[OSM-talk] Where have all the contributors gone?

Donald Allwright donald_allwright at yahoo.com
Mon Dec 1 15:25:10 GMT 2008

>At 9:00am on a Sunday morning, the meaning of "no cycling" on urban
>footpaths mysteriously disappears :-)

Unfortunately the mud doesn't, which if Saturday is anything to go by would have been a bit too much for my non-mountain bike :-)
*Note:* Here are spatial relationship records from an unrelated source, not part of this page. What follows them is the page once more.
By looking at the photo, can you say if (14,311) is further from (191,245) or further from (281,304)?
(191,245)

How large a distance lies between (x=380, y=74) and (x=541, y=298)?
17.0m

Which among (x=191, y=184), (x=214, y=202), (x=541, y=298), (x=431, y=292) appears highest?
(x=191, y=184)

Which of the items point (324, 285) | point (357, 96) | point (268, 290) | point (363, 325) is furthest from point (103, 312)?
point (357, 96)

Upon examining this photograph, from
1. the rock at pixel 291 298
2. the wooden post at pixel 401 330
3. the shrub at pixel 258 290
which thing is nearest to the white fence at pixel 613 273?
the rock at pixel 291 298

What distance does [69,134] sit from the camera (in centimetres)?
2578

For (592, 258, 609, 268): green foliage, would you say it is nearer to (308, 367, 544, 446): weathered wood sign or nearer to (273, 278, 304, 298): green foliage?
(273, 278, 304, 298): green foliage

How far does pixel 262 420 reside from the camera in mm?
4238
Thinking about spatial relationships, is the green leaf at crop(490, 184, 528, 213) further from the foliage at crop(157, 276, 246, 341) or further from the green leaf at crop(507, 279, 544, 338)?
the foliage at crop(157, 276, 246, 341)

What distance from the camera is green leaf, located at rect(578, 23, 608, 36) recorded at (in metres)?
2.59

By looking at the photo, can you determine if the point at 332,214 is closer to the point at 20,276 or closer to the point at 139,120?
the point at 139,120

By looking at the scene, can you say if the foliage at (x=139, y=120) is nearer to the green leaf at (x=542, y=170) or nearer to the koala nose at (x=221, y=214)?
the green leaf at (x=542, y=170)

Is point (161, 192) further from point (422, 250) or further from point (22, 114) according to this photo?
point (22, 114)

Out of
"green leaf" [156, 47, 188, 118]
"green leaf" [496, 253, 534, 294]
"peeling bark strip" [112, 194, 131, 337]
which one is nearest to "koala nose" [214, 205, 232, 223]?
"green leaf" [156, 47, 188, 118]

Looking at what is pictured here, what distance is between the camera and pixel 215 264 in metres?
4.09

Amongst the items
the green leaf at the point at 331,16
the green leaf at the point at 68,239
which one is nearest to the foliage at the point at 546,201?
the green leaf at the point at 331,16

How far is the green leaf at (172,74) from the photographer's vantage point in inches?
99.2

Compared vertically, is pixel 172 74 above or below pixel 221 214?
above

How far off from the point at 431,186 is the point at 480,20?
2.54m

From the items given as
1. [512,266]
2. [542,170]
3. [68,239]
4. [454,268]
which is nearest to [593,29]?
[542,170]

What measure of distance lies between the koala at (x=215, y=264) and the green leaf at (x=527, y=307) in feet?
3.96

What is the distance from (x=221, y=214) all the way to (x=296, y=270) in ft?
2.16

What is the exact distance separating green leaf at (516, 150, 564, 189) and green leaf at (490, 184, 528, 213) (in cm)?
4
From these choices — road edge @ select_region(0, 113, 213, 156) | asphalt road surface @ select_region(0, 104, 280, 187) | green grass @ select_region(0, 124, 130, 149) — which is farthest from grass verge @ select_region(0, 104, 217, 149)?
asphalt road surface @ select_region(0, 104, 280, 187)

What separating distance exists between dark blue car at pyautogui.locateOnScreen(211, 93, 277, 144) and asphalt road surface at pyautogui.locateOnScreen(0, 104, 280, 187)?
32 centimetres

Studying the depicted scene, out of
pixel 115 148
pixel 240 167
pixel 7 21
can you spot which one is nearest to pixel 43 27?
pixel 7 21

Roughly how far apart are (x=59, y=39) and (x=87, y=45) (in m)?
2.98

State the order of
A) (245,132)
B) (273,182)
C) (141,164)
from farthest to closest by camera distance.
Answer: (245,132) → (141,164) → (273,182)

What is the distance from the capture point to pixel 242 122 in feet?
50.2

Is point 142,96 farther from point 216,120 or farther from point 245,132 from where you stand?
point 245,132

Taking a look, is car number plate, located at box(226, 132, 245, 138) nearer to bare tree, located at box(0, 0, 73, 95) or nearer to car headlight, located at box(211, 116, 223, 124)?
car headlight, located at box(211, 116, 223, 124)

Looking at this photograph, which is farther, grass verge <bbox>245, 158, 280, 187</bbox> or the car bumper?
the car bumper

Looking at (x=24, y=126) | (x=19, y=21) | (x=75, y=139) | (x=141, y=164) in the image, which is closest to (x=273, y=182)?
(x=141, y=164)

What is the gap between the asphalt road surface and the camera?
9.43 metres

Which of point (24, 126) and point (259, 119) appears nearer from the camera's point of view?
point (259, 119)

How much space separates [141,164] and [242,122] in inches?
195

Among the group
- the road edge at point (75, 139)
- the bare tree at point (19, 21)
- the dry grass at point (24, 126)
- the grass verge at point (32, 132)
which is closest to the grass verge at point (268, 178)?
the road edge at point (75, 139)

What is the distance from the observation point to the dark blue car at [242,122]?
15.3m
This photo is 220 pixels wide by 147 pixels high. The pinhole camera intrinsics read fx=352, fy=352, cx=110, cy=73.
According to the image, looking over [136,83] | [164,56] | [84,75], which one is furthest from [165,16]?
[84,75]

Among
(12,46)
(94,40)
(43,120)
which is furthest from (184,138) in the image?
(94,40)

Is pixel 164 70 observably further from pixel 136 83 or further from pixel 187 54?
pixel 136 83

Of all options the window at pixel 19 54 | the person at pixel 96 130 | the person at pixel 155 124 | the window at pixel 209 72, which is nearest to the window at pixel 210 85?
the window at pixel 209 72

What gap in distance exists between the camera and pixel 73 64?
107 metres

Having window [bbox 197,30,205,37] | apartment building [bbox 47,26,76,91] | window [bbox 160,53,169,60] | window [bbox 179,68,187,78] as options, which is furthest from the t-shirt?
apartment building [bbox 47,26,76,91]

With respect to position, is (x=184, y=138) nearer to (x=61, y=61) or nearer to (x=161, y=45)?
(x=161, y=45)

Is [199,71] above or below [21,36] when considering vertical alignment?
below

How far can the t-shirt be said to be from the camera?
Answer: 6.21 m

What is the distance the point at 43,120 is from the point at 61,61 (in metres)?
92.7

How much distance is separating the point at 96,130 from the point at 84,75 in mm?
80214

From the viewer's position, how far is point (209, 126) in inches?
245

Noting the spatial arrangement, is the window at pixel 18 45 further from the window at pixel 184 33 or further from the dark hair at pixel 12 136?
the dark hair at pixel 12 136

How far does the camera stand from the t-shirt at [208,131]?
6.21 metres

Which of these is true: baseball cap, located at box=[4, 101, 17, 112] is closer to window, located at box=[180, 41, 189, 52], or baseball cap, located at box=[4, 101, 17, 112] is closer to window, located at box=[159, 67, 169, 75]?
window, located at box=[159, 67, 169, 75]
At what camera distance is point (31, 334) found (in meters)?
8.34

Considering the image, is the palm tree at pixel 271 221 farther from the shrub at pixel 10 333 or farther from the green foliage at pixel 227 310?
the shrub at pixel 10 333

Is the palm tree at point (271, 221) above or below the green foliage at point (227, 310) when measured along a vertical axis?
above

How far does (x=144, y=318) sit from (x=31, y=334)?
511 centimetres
>The real challenge as has been pointed out is the white space without a
>nearby contributor. Especially in the sparsely populated locations of our

Last winter I spent many dark evenings tracing the jungle rivers and mountain lakes in Peru from the yahoo satellite images. The vast majority of this will be nigh-on impossible to map using a GPS, so I considered this to be a useful contribution in an area previously mostly empty (OSM-wise). Some of these have probably never been mapped to this level of accuracy before. And I still haven't finished yet (Lakes are only about half-way up the country, and most of the coastal rivers still need doing), so I reckon that'll keep me going this winter. Bolivia and Brazil still have a lot of water unmapped, so that would be something you could consider. I'm sure there are many other parts of the world with similar needs. As urban areas lend themselves well to on-the-ground mappers with GPS devices these are better left to locals who can gather street names, but even here I reckon there's room for basic mapping of major highways from satellite, as that will form a
 framework around which people on the ground can organise their own mapping. For example people might decide to map completely a square enclosed by roads, rivers etc., but unless these features are already on the map it's harder to plan something like this. When I actually got to visit one such road I was able to adjust it on the basis of GPS data, thus improving the accuracy.